Every record here should be printed again exactly.

-------- Data shown --------

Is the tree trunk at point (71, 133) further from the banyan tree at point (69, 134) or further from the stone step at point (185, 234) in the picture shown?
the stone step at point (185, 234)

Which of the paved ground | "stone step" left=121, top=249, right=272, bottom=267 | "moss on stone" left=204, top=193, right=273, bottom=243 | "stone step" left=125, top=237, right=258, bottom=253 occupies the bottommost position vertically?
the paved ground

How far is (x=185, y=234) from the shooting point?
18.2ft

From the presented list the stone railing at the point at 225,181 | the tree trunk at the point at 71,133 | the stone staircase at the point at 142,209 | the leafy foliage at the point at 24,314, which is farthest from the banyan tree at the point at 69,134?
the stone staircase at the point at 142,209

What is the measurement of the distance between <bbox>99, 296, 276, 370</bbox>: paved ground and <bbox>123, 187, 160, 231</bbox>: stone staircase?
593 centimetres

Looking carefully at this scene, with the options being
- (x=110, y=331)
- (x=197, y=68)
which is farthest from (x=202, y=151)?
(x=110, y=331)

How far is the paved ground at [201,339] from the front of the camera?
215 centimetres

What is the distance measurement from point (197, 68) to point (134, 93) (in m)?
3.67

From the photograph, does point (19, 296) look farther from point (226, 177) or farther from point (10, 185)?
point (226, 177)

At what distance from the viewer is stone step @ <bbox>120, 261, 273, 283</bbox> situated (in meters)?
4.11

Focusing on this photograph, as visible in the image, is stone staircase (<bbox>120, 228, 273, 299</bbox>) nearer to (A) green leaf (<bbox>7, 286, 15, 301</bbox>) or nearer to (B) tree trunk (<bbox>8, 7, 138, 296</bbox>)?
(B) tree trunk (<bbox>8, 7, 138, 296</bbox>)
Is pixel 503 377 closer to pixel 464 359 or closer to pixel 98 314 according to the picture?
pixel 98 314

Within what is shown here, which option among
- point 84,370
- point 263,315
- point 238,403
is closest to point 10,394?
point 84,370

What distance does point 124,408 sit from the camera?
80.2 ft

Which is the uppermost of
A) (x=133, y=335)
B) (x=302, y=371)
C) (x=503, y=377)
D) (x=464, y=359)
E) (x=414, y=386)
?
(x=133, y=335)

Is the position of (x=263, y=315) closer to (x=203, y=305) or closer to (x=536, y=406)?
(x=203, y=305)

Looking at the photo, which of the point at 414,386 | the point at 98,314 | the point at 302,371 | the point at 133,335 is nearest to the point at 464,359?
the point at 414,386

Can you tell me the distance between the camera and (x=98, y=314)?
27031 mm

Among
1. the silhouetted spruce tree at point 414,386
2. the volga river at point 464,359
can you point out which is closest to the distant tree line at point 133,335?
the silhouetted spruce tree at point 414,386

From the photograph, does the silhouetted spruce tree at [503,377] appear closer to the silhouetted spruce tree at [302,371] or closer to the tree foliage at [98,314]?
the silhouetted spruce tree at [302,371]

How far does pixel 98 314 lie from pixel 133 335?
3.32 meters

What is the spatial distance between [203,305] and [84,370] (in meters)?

--------

▶ Exercise answer:
Is the tree trunk at point (71, 133) further from the banyan tree at point (69, 134) or further from the stone step at point (185, 234) in the picture shown?
the stone step at point (185, 234)

Which of the paved ground | "stone step" left=121, top=249, right=272, bottom=267 | "moss on stone" left=204, top=193, right=273, bottom=243 | "stone step" left=125, top=237, right=258, bottom=253 occupies the bottommost position vertically?
the paved ground

How far is (x=185, y=234) from the shooting point?
18.2ft

From the presented list the stone railing at the point at 225,181 | the tree trunk at the point at 71,133 | the stone staircase at the point at 142,209 | the leafy foliage at the point at 24,314, which is farthest from the banyan tree at the point at 69,134?
the stone staircase at the point at 142,209

What is the measurement of the distance between <bbox>99, 296, 276, 370</bbox>: paved ground and <bbox>123, 187, 160, 231</bbox>: stone staircase?
593 centimetres

Looking carefully at this scene, with the options being
- (x=110, y=331)
- (x=197, y=68)
which is farthest from (x=202, y=151)?
(x=110, y=331)

How far is the paved ground at [201,339] from the front of the camera?
215 centimetres

What is the distance measurement from point (197, 68) to point (134, 93) (in m)?
3.67

From the photograph, does point (19, 296) look farther from point (226, 177) or farther from point (10, 185)?
point (226, 177)

At what distance from the viewer is stone step @ <bbox>120, 261, 273, 283</bbox> situated (in meters)?
4.11

Focusing on this photograph, as visible in the image, is stone staircase (<bbox>120, 228, 273, 299</bbox>) nearer to (A) green leaf (<bbox>7, 286, 15, 301</bbox>) or nearer to (B) tree trunk (<bbox>8, 7, 138, 296</bbox>)?
(B) tree trunk (<bbox>8, 7, 138, 296</bbox>)
Is pixel 503 377 closer to pixel 464 359 or closer to pixel 98 314 according to the picture?
pixel 98 314

Within what is shown here, which option among
- point 84,370
- point 263,315
- point 238,403
is closest to point 10,394?
point 84,370

What distance does point 124,408 sit from the camera?
80.2 ft

Which is the uppermost of
A) (x=133, y=335)
B) (x=302, y=371)
C) (x=503, y=377)
D) (x=464, y=359)
E) (x=414, y=386)
?
(x=133, y=335)

Is the position of (x=263, y=315) closer to (x=203, y=305) or closer to (x=536, y=406)?
(x=203, y=305)

Looking at the photo, which of the point at 414,386 | the point at 98,314 | the point at 302,371 | the point at 133,335 is nearest to the point at 464,359?
the point at 414,386

Can you tell me the distance between the camera and (x=98, y=314)?
27031 mm

Among
1. the silhouetted spruce tree at point 414,386
2. the volga river at point 464,359
can you point out which is closest to the distant tree line at point 133,335?
the silhouetted spruce tree at point 414,386

From the photograph, does the silhouetted spruce tree at [503,377] appear closer to the silhouetted spruce tree at [302,371] or closer to the tree foliage at [98,314]?
the silhouetted spruce tree at [302,371]

How far does pixel 98 314 lie from pixel 133 335?
3.32 meters

What is the spatial distance between [203,305] and [84,370] (in meters)?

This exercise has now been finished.